High-level representatives from 25 coffee-producing countries in Africa recently concluded a four-day summit in Uganda, pledging to enhance the continent’s equitable standing in the worldwide coffee value chain. Under the banner of the 2nd G-25 Heads of State Africa Coffee Summit, this gathering centered on the theme “Transforming the African Coffee Sector through Value Addition.” Building on the previous summit held in Nairobi last year, participants engaged in comprehensive discussions about redefining the performance and positioning of Africa’s coffee industry.
At the heart of these deliberations was a recognition of the unfavorable dynamics prevailing in the international coffee market, where a significant portion of African coffee is exported with minimal value enhancement. This reality has prompted young entrepreneurs like Gerald Katabazi, owner of an indigenous coffee roastery in Uganda’s capital city, Kampala, to take action. Katabazi and others like him are fervently endeavoring to augment the value of one of Africa’s longest-standing cash crops, thereby augmenting household incomes.
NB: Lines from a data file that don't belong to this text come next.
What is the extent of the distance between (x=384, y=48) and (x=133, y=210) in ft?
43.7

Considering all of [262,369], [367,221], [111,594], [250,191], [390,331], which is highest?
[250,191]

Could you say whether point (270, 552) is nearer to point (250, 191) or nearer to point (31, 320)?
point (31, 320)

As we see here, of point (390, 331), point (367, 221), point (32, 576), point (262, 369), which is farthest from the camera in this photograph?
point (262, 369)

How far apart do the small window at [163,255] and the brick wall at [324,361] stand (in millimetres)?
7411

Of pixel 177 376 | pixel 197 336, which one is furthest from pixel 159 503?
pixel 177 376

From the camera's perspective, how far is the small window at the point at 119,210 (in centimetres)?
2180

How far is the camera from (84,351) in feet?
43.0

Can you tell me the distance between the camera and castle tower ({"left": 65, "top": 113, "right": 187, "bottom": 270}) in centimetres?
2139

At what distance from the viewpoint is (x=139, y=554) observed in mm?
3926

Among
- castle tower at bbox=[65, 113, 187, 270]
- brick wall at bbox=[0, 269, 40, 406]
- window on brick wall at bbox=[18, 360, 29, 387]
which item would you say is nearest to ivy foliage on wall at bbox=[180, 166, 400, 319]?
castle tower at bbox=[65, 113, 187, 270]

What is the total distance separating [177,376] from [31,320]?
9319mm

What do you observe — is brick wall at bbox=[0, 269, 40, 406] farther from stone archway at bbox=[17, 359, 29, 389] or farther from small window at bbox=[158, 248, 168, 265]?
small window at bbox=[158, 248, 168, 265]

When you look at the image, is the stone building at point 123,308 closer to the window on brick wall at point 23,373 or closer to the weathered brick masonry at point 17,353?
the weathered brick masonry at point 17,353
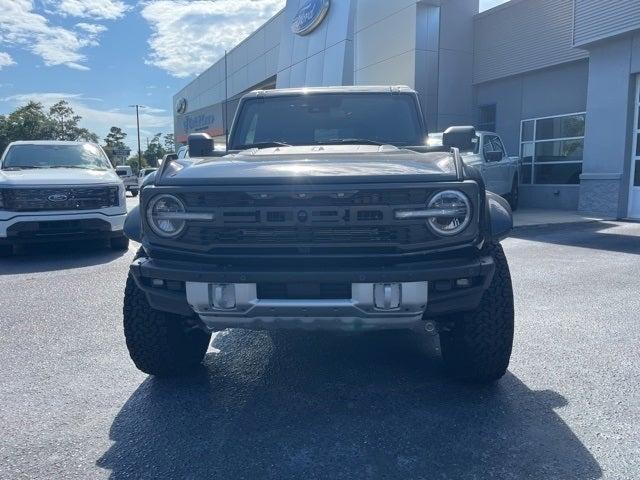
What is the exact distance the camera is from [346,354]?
3705 millimetres

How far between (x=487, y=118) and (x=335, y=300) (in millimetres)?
14929

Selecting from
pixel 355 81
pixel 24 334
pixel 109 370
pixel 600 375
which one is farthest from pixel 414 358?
pixel 355 81

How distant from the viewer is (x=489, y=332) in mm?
2922

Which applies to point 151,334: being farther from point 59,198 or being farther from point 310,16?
point 310,16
In an interview, Katabazi articulated his passion for coffee, explaining, “Coffee is not just a trade; it’s an avenue for education, employment, and infrastructure development. By investing in coffee’s value addition, we pave the way for more jobs and revenue for our nations.”
This concerted effort to drive coffee consumption among the burgeoning middle class in Africa has garnered support from various governments, each contemplating policies to bolster the industry. As highlighted by the Inter-African Coffee Organization (IACO), which co-organized the summit, coffee holds profound significance for African economies, providing livelihoods for approximately 60 million people across the continent. Uganda, for instance, boasts a coffee value chain that supports over 5 million households engaged in diverse coffee-related activities, from cultivation to export.
IACO, established in 1960 to champion the interests of the African coffee sector, believes that African coffee-producing nations can harness the potential of value addition to bolster the continent’s contribution to the global coffee trade, valued at an estimated $466 billion USD. While Africa accounts for 12 percent of worldwide coffee production, it’s Ethiopia (39 percent) and Uganda (23 percent) that together distribute 62 percent of coffee beans within the continent.
Emmanuel Iyamulemye, the managing director of Uganda Coffee Development Authority, emphasized the multiplier effect of value addition, stating, “Value addition translates to a six-fold increase in income.” He further revealed that Uganda will collaborate with other African countries to advocate for coffee as a priority crop within the African Union.
Former Ugandan finance minister, Ezra Suruma, noted that collective unity among African countries will enhance their bargaining power in the global coffee market. “By presenting a unified front, African nations can amplify their influence and negotiate more effectively on the international stage,” he remarked.
Solomon Rutega, Secretary General of IACO, underscored the importance of fostering intra-continental trade alongside targeting emerging markets like China. Rutega’s insight emphasizes the significance of economic cooperation to stimulate Africa’s socioeconomic transformation.
The 2nd G-25 Heads of State Africa Coffee Summit marked a pivotal step toward revitalizing the continent’s coffee industry. With a renewed focus on value addition and international collaboration, African coffee-producing nations are primed to ascend the global value chain, ensuring sustainable growth and equitable benefits for millions across the continent.